What the exercise asks: Turn the data lines between the line holding "What distance from the observer" and the line holding "1351 inches", inclusive, into a Markdown table with the columns Row and Data line, leaving out blank lines.

Provided data:
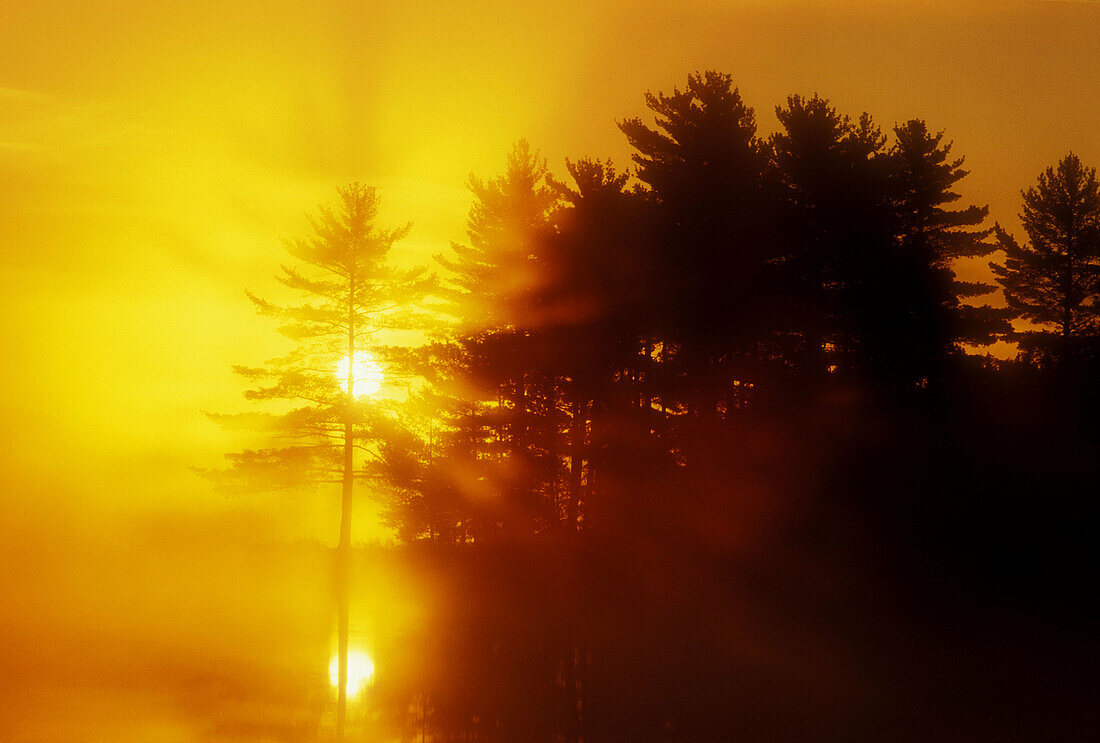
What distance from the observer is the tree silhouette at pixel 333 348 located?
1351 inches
---
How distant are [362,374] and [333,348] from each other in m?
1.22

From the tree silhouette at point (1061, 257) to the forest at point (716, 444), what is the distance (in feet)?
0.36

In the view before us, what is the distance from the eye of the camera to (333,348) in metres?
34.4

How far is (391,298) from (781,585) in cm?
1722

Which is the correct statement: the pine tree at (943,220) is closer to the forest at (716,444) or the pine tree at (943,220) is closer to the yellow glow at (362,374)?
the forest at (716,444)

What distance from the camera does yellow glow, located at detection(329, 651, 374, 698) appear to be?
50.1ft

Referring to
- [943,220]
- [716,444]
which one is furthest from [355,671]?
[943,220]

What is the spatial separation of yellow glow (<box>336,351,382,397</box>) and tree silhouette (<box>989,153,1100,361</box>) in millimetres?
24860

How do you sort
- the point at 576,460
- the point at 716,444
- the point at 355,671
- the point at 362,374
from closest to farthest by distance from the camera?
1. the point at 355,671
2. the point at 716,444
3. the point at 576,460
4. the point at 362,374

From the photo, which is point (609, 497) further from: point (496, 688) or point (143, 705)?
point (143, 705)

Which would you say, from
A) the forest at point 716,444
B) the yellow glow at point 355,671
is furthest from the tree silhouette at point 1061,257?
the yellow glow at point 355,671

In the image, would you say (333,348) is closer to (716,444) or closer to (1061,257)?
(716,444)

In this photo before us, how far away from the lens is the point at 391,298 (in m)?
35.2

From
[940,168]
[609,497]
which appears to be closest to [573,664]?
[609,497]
---
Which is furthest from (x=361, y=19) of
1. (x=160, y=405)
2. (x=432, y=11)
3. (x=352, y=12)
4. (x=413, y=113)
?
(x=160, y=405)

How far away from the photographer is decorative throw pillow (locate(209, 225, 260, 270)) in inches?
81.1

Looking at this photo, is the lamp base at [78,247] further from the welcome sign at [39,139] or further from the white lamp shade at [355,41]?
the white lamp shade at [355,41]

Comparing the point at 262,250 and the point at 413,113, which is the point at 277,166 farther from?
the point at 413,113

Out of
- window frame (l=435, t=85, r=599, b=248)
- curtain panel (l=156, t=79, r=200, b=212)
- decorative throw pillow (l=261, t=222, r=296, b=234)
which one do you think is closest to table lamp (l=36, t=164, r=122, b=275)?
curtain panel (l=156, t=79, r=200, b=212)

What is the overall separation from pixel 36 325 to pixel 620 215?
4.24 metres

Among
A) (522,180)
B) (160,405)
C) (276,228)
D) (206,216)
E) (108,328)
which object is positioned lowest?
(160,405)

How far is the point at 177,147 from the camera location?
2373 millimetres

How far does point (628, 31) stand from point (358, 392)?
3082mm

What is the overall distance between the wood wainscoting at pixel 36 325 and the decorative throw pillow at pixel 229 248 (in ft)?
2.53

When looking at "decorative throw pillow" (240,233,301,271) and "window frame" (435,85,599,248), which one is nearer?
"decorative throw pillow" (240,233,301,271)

The reply:
| Row | Data line |
|---|---|
| 1 | What distance from the observer is the tree silhouette at pixel 333 348 located? |
| 2 | 1351 inches |